Would I do it again?

Weeeeeelll… maybe. If so, I would try and design the footings such that the concrete could be delivered ready mixed (however this means ordering at least 1 cubic metre of the stuff at a time), and I’d open all the packages as they are delivered and check the sizes of everything! I’d also line any box gutters with both the bitumen-like flashing strip I used here, and a butyl liner to ensure it doesn’t leak.

Snow update! (2004)

I’m glad to report that after the recent snow falls here in Feb 2004, that my roof construction holds up, and the gutters didn’t leak after I sealed them with liquid rubber back in November.

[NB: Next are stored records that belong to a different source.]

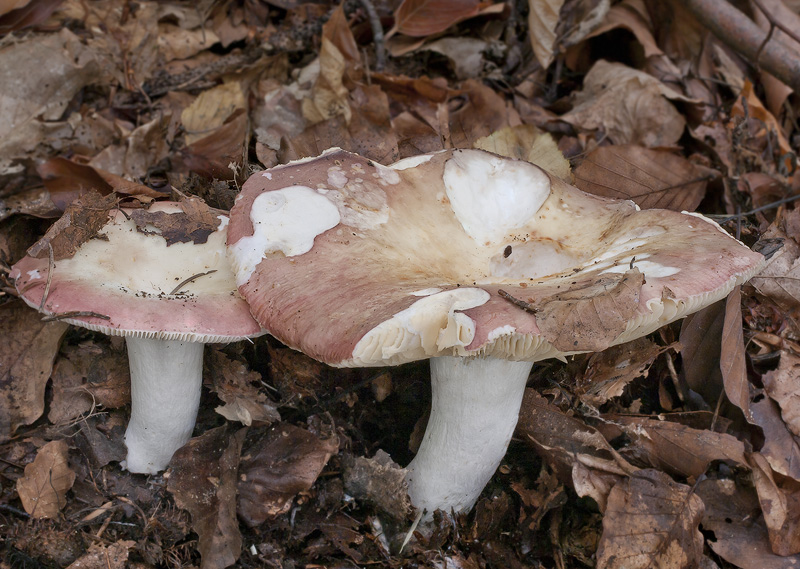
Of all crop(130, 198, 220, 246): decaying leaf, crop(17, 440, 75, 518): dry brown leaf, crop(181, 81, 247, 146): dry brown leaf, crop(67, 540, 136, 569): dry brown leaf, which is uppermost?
crop(130, 198, 220, 246): decaying leaf

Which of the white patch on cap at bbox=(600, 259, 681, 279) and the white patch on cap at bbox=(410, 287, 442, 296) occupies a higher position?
the white patch on cap at bbox=(600, 259, 681, 279)

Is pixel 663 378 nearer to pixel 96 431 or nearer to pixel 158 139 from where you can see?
pixel 96 431

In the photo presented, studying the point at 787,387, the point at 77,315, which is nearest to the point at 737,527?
the point at 787,387

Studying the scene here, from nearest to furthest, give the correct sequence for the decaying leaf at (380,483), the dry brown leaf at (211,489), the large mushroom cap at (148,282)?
the large mushroom cap at (148,282) < the dry brown leaf at (211,489) < the decaying leaf at (380,483)

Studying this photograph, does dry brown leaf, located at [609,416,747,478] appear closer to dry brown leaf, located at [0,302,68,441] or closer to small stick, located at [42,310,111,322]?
small stick, located at [42,310,111,322]

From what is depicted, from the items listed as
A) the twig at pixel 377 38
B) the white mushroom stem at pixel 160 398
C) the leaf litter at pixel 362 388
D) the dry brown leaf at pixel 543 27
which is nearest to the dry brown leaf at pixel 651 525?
the leaf litter at pixel 362 388

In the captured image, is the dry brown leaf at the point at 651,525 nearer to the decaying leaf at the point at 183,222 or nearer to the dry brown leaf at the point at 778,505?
the dry brown leaf at the point at 778,505

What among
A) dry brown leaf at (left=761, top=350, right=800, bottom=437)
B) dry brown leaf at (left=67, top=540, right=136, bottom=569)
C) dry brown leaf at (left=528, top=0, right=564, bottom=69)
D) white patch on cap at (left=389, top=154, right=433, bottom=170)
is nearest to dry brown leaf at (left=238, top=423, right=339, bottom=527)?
dry brown leaf at (left=67, top=540, right=136, bottom=569)

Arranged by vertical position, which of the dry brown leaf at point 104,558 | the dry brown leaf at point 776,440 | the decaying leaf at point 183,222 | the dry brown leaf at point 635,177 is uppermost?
the decaying leaf at point 183,222

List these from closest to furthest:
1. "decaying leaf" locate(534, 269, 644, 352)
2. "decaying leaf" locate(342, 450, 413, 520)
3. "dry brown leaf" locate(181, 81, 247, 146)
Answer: "decaying leaf" locate(534, 269, 644, 352)
"decaying leaf" locate(342, 450, 413, 520)
"dry brown leaf" locate(181, 81, 247, 146)
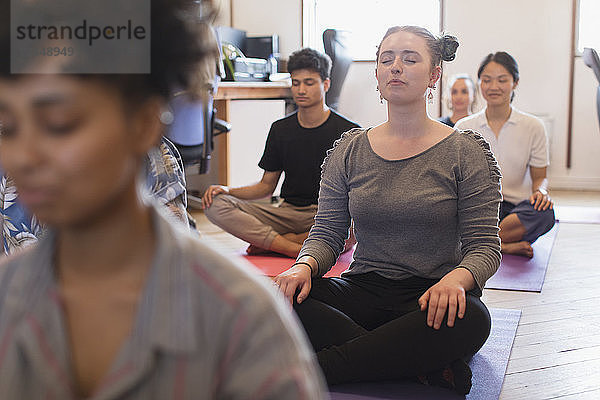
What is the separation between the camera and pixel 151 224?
0.51m

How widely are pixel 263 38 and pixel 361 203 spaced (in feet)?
14.5

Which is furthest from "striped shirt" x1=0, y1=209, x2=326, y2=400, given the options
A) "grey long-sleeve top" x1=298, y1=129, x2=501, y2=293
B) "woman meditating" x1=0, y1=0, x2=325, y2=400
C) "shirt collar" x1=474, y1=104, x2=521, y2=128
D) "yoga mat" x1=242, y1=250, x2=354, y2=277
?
"shirt collar" x1=474, y1=104, x2=521, y2=128

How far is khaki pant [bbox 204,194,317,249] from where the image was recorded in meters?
3.19

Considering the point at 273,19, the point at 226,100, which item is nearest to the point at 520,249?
the point at 226,100

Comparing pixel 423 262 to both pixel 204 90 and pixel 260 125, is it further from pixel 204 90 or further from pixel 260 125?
pixel 260 125

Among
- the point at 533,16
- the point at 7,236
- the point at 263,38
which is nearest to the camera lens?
the point at 7,236

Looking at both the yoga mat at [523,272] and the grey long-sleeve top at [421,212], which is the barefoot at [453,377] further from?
the yoga mat at [523,272]

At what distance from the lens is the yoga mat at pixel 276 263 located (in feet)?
9.38

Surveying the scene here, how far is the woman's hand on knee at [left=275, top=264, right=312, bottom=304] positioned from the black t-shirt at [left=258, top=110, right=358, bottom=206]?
1.41m

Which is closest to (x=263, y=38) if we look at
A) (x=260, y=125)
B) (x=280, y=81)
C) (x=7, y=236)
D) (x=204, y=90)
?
(x=280, y=81)

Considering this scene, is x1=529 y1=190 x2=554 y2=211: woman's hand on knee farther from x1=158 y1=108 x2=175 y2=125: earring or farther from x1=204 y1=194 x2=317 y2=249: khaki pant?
x1=158 y1=108 x2=175 y2=125: earring

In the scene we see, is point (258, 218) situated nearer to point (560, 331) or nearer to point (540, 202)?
point (540, 202)

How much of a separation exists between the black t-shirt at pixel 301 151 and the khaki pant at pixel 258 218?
57mm

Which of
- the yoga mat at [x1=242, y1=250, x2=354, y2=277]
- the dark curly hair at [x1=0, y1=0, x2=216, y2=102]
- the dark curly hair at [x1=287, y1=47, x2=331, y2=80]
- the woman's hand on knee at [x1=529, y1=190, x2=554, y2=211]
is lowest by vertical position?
the yoga mat at [x1=242, y1=250, x2=354, y2=277]
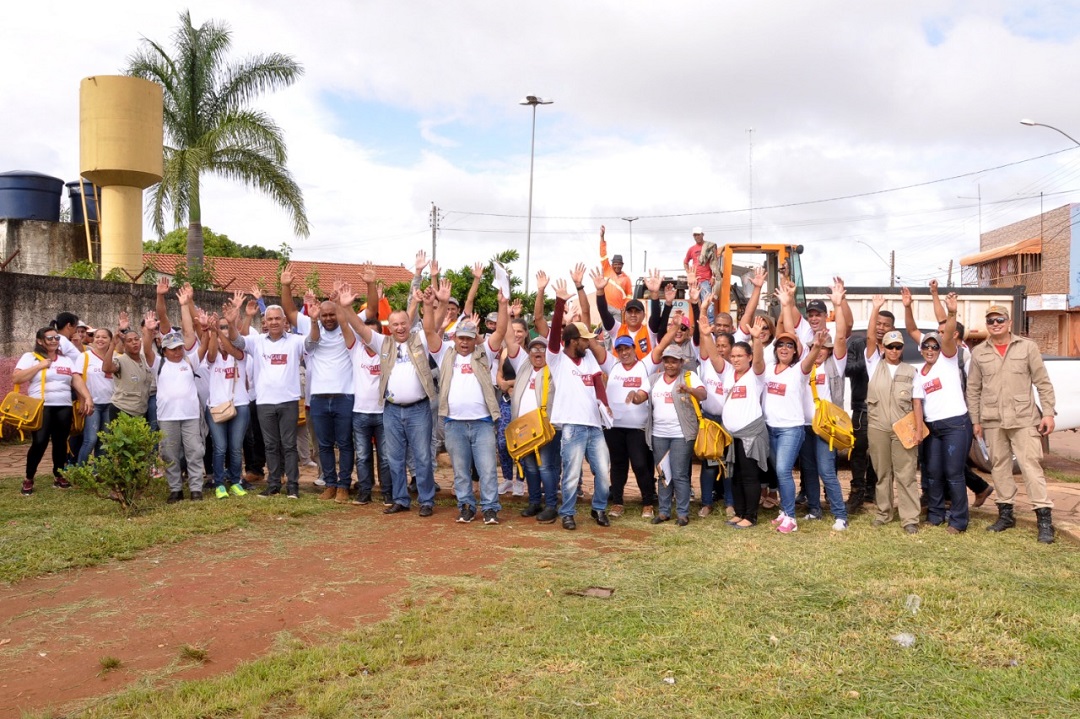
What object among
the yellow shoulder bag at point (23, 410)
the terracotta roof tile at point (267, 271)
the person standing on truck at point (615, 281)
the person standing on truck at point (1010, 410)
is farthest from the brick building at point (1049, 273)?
the yellow shoulder bag at point (23, 410)

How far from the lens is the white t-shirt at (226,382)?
9023 millimetres

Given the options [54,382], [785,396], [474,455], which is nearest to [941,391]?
[785,396]

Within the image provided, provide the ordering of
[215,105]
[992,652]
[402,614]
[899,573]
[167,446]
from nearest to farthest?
[992,652] → [402,614] → [899,573] → [167,446] → [215,105]

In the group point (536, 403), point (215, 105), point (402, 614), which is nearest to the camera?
point (402, 614)

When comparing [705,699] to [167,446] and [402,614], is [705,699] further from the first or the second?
[167,446]

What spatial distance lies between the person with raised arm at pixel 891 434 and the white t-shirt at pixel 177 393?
21.3ft

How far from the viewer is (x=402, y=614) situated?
5.41 m

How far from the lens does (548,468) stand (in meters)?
8.24

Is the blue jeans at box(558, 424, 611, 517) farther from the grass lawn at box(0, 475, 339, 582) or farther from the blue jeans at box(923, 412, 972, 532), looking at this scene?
the blue jeans at box(923, 412, 972, 532)

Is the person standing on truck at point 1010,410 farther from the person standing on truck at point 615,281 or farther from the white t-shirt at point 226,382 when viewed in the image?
the white t-shirt at point 226,382

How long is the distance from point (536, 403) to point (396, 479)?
1518 mm

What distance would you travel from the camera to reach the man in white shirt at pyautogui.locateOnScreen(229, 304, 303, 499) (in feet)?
29.6

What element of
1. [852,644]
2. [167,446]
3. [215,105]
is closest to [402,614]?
[852,644]

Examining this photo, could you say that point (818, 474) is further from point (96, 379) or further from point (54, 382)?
point (54, 382)
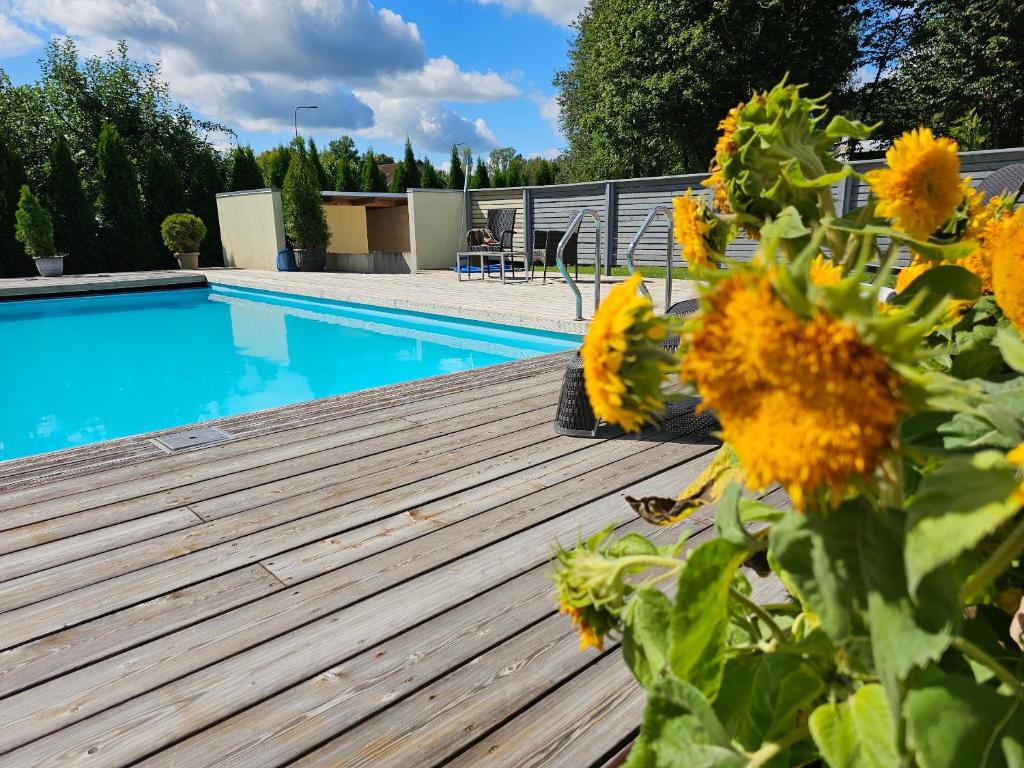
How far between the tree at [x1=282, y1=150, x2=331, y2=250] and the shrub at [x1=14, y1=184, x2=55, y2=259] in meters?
4.11

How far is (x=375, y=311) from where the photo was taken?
862cm

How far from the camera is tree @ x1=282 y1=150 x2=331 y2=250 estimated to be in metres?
13.1

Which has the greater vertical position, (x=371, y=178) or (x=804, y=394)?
(x=371, y=178)

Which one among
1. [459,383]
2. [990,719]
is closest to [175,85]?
[459,383]

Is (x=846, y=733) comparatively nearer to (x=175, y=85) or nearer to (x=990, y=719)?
(x=990, y=719)

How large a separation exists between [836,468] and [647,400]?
10 centimetres

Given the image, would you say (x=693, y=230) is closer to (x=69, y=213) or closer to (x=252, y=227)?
(x=252, y=227)

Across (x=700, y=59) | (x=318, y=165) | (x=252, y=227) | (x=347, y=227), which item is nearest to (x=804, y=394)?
(x=252, y=227)

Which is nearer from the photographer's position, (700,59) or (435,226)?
(435,226)

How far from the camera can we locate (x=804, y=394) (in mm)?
255

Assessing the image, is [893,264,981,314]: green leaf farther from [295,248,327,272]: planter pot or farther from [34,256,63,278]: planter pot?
[34,256,63,278]: planter pot

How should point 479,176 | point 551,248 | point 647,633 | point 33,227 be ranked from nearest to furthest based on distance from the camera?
point 647,633 → point 551,248 → point 33,227 → point 479,176

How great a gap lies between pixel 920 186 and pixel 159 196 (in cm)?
1617

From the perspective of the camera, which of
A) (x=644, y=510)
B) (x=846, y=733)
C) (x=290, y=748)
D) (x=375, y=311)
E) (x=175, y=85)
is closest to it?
(x=846, y=733)
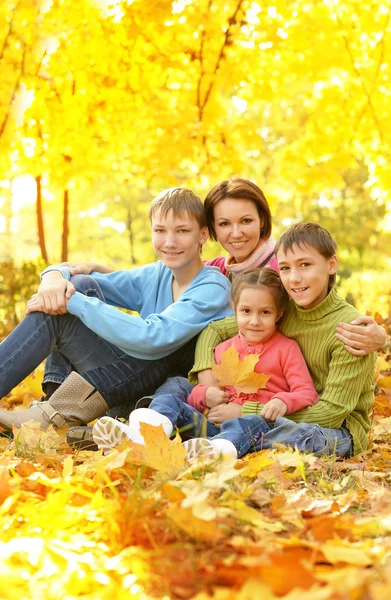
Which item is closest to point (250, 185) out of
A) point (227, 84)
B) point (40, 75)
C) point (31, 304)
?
point (31, 304)

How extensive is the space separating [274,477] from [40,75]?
5.44 m

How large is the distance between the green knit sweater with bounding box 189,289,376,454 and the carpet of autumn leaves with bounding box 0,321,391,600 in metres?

Angela has also been busy painting the walls, and filling it with plants - infact it almost looks habitable, now where did I put that floor tile catalogue….

..and finally.. a floor! (2005)

It’s nearly June 2005, so the structure has been up almost two years, and all that time I’ve been meaning to tile the floor. No really, I have. Honest.

Well I finally discovered a long weekend, at the start of half-term when we weren’t rushing off to do stuff as a family - so I laid the floor - yay!

PS: That slightly sticky up tile in the left foreground? It got fixed last week, and I grouted it all, with more help from Stuart - ta.